I did some research in language model and transfer learning. This is my 2 cents:

We actually can use the regular Transformer architecture to train on language model task.
But you can consider if we do so, we are framing language model into sequence-to-sequence training, that is input sequence is the training text with last token masked out. And output sequence is the whole training sequence shifted by one token so the first token is disappear giving space for last token.

draw1

As you can see input to encoder in this case is the same as input to decoder, because output of previous step is actually the same as input of current time step.
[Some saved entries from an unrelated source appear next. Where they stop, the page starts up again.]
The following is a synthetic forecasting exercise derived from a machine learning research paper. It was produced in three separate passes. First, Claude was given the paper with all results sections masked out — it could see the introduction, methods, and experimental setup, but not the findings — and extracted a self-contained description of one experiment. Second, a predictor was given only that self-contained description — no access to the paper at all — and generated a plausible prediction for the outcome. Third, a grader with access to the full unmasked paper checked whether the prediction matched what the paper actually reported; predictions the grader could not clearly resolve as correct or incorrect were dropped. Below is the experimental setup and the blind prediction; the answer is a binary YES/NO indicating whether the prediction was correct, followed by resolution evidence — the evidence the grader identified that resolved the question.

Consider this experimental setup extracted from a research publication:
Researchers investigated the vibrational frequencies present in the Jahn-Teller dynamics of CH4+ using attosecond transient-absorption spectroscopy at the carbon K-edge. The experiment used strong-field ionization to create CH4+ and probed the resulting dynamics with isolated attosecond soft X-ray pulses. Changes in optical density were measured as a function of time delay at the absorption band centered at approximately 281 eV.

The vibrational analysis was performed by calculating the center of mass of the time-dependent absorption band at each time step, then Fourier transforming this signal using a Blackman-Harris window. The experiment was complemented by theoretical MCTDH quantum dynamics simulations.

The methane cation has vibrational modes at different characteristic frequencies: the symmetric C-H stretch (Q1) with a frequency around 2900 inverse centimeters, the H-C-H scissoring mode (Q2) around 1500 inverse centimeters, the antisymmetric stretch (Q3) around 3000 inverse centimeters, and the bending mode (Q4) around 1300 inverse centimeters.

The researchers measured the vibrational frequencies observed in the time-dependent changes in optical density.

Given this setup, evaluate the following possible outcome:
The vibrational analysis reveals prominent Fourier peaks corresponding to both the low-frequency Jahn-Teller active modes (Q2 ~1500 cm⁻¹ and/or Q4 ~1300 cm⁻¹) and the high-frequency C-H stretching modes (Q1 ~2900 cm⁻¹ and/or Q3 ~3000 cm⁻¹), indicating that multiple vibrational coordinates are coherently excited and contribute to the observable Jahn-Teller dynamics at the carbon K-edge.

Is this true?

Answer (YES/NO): YES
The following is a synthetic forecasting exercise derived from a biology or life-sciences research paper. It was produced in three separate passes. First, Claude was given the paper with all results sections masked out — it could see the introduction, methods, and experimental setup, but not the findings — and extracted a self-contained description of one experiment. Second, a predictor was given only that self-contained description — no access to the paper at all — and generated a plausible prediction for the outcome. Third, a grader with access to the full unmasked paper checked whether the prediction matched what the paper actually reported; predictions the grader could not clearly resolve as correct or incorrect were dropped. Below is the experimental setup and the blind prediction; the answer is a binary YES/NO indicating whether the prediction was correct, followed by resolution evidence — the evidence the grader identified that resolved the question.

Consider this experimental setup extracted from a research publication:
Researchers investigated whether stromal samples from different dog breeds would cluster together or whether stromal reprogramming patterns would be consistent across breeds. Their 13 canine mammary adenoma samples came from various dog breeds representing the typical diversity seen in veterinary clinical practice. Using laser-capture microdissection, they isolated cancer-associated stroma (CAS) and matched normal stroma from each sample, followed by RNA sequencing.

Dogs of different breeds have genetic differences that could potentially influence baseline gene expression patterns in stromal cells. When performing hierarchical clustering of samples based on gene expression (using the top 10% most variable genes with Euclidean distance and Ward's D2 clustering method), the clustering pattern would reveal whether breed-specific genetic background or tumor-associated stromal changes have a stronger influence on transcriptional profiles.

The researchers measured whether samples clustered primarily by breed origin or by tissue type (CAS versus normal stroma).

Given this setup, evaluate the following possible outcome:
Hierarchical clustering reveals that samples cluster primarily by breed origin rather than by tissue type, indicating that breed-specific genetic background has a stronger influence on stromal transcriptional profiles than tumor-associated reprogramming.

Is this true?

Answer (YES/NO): NO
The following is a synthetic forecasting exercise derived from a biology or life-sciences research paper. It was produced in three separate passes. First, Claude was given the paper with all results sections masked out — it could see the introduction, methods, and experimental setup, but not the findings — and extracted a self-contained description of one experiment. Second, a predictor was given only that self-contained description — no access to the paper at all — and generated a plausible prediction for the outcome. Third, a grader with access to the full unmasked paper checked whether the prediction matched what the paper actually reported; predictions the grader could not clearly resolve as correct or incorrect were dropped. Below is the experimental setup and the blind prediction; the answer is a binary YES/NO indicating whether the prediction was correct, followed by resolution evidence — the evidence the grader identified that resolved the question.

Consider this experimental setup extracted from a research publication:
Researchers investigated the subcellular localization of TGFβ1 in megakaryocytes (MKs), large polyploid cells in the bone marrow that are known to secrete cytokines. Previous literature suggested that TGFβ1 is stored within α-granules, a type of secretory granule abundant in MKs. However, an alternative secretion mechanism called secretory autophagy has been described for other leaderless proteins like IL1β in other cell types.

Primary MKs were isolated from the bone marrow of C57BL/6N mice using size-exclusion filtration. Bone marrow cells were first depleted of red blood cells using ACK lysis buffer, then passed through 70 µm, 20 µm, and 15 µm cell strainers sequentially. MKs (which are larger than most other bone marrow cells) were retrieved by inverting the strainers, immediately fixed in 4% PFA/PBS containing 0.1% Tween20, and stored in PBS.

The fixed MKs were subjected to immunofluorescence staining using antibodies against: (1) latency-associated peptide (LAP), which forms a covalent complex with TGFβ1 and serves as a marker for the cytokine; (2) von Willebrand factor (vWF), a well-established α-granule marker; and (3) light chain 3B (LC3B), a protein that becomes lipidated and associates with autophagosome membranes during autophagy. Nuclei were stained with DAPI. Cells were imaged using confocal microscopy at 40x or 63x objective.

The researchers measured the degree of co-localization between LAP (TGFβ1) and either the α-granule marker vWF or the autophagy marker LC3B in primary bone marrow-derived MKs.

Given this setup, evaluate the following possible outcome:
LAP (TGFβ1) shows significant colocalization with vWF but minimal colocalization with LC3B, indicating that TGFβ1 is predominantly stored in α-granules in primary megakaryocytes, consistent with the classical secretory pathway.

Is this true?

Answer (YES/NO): NO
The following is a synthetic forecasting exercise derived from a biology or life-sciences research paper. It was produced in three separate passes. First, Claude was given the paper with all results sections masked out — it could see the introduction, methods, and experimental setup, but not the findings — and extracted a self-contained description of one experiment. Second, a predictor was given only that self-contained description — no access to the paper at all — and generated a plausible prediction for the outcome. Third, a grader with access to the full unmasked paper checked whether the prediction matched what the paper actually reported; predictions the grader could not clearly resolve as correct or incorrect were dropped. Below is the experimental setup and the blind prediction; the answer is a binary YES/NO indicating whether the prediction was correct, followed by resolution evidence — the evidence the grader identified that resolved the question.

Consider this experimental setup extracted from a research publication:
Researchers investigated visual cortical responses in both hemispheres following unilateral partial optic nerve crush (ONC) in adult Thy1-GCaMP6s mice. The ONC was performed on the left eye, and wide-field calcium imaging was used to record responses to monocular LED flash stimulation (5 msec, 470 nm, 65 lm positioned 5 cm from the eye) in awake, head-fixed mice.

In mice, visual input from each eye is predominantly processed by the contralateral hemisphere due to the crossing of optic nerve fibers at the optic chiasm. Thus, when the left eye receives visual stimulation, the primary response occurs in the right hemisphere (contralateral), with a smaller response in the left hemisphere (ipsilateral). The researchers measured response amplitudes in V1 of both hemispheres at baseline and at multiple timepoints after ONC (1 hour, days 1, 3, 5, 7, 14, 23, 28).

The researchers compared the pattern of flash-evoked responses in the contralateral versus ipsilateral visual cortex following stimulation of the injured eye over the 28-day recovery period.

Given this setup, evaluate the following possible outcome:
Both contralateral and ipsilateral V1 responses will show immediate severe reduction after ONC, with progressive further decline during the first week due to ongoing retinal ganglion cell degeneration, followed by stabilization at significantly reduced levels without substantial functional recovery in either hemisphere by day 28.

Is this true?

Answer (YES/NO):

Because of this, encoder and decoder are learning from the very same input and can considered redundant learning (I believe it is mentioned in GPT-1 paper that encoder and decoder are probably learning the same thing about language if we use both encoder and decoder).

So I think the intuition for decoder-only is to remove model weights those seems learning redundant stuffs, and giving computation capacity to decoder side only so we can have more complex model.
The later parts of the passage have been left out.